[Document section Boundary: Start]

One Mozart song calms people with epilepsy, and we may know why
A Mozart sonata has been found to have a calming effect on the brains of those with epilepsy, with new research that may explain why.
Researchers played Mozart’s Sonata for Two Pianos in D Major K448 to 16 patients hospitalised with epilepsy who did not respond to medication, with hopes that music could become a new avenue of non-invasive treatment.
“Our ultimate dream is to define an ‘anti-epileptic’ music genre and use music to improve the lives of those with epilepsy,” said Robert Quon of Dartmouth College and a co-author on the new study.
In the study, the team monitored the brains of the patients using brain implant sensors to detect the occurrence of short but harmful brain events called IEDs, which epileptics suffer between seizures.
After 30 seconds of listening to K448, the scientists found that the rate of IEDs decreased, while significant effects were seen in parts of the brain associated with emotion.
But, it was when they compared the participants’ responses to the structure of the song that they saw a pattern.
The effects of the music seemed to increase during transitions between longer musical phrases, which Dr Quon says may create a sense of anticipation.

[Document section Boundary: End]
[Supplied entries Boundary: Start]

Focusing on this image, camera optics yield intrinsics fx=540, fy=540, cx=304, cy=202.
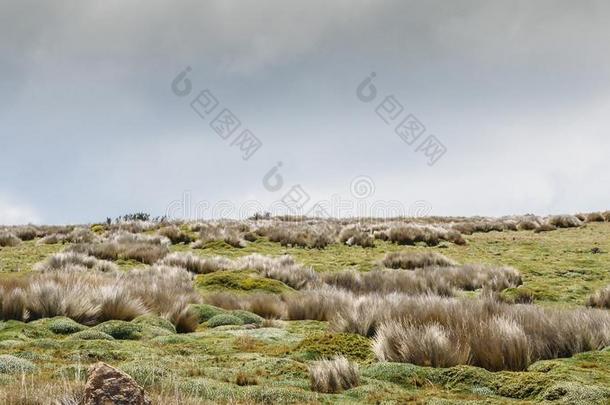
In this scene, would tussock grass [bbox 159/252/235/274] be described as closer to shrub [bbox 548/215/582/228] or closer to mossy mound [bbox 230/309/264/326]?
mossy mound [bbox 230/309/264/326]

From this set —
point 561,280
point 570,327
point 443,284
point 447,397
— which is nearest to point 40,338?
Result: point 447,397

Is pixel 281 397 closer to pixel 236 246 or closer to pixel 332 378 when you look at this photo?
pixel 332 378

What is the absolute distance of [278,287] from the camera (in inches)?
586

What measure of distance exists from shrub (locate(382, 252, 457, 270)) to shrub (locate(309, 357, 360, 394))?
570 inches

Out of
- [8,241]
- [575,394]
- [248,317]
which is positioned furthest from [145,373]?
[8,241]

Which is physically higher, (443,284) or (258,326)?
(258,326)

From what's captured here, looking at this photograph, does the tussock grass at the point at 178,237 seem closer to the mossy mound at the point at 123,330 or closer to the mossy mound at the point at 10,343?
the mossy mound at the point at 123,330

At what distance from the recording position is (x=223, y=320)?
997 cm

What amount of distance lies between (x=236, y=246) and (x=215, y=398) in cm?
2160

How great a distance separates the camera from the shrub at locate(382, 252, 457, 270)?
19.7 metres

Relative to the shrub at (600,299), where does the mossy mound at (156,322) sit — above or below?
above

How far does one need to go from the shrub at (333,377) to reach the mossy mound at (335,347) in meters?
1.20

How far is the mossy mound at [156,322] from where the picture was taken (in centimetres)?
905

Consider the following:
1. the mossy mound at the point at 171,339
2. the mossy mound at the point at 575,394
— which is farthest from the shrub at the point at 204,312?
the mossy mound at the point at 575,394
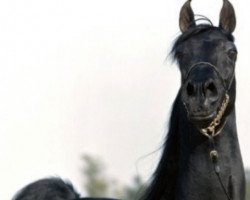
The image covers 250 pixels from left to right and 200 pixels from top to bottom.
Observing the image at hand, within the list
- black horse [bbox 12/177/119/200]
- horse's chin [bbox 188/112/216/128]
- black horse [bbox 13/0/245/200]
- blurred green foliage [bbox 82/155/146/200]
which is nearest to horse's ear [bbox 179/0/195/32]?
black horse [bbox 13/0/245/200]

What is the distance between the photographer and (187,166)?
339 inches

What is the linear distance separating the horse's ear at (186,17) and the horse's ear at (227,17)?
26cm

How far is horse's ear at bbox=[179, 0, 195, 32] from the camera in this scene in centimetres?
924

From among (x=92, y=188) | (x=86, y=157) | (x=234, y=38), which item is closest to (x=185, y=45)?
(x=234, y=38)

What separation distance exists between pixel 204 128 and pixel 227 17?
4.07ft

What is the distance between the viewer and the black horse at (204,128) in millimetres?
8328

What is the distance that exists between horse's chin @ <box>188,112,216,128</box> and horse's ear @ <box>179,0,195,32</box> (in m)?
1.15

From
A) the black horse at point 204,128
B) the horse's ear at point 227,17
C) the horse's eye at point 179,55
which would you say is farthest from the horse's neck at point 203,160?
the horse's ear at point 227,17

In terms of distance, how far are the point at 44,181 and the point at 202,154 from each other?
2628 millimetres

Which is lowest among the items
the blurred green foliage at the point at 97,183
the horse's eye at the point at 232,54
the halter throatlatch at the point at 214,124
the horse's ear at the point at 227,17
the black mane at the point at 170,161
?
the blurred green foliage at the point at 97,183

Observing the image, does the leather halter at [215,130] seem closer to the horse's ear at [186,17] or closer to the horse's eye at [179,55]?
the horse's eye at [179,55]

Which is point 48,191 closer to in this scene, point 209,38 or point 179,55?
point 179,55

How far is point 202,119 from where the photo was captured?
8.30 m

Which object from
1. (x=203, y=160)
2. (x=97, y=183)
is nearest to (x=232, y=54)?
(x=203, y=160)
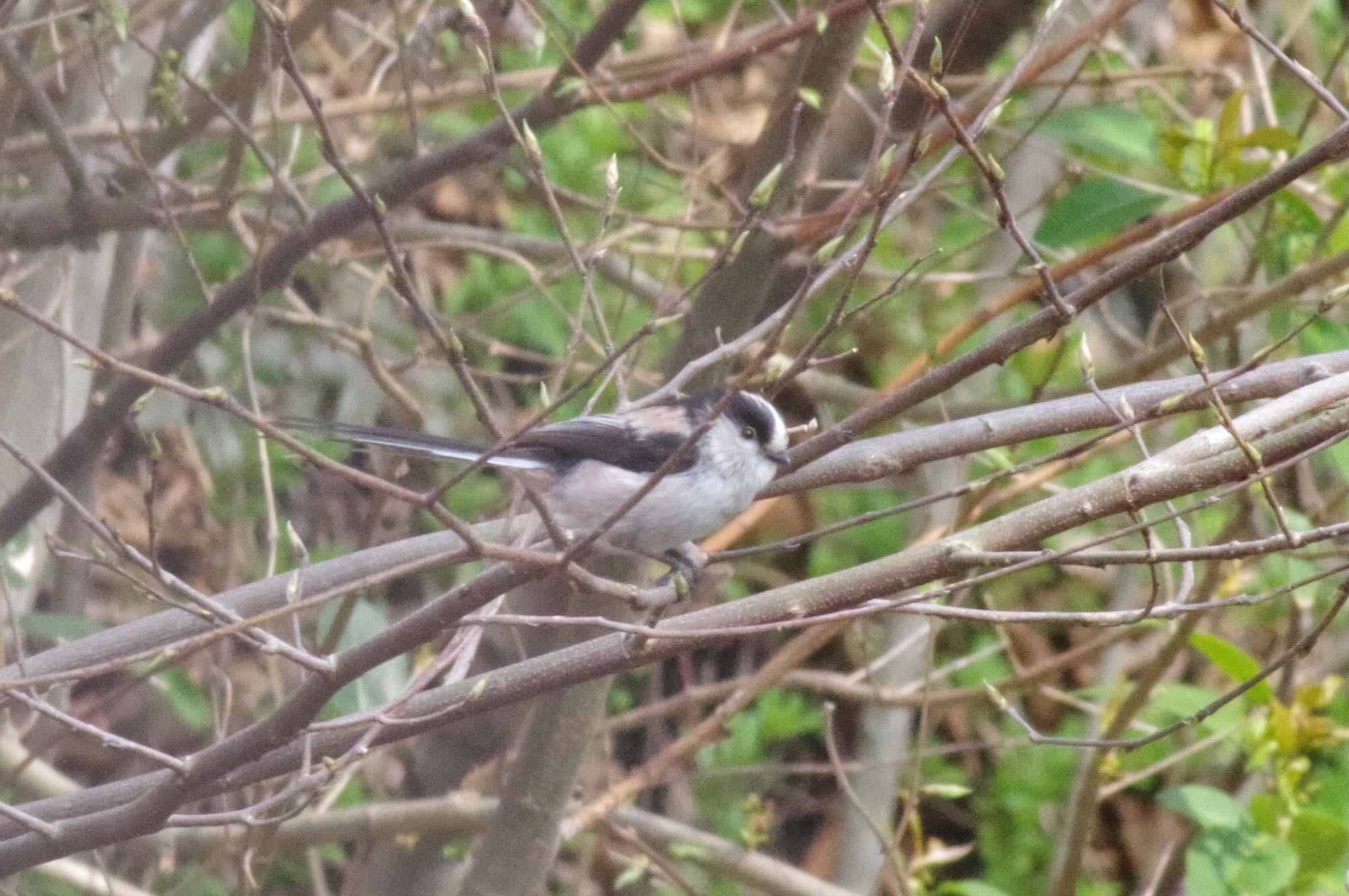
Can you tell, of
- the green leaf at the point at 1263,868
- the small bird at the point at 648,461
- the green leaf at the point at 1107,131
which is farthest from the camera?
the green leaf at the point at 1107,131

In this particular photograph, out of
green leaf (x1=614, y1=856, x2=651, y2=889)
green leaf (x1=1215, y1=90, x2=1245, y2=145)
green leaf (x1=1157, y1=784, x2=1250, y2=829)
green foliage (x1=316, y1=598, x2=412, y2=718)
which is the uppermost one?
green leaf (x1=1215, y1=90, x2=1245, y2=145)

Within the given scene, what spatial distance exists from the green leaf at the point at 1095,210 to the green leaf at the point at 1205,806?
119 cm

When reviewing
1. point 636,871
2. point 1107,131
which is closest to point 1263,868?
point 636,871

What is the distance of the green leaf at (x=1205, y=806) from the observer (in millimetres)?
2850

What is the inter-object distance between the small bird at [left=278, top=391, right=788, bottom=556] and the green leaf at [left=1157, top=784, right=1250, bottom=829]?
3.90 feet

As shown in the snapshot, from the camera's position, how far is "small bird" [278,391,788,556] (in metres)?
2.36

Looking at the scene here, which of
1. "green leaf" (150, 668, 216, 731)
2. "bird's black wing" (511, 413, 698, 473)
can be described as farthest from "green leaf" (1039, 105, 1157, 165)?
"green leaf" (150, 668, 216, 731)

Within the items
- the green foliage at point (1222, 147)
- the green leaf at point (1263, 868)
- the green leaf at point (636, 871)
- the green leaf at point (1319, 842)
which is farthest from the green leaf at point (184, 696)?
the green foliage at point (1222, 147)

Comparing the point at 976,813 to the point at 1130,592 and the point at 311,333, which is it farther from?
the point at 311,333

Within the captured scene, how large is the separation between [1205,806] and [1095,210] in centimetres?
128

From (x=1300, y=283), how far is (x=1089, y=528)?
5.90 ft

[Supplied entries Boundary: End]

- **What you are asked to do**
In the Mozart and epilepsy article, how many patients had the sonata played to them? This data has no connection to the article on Mozart and epilepsy.

- **Response to the exercise**
Sixteen patients.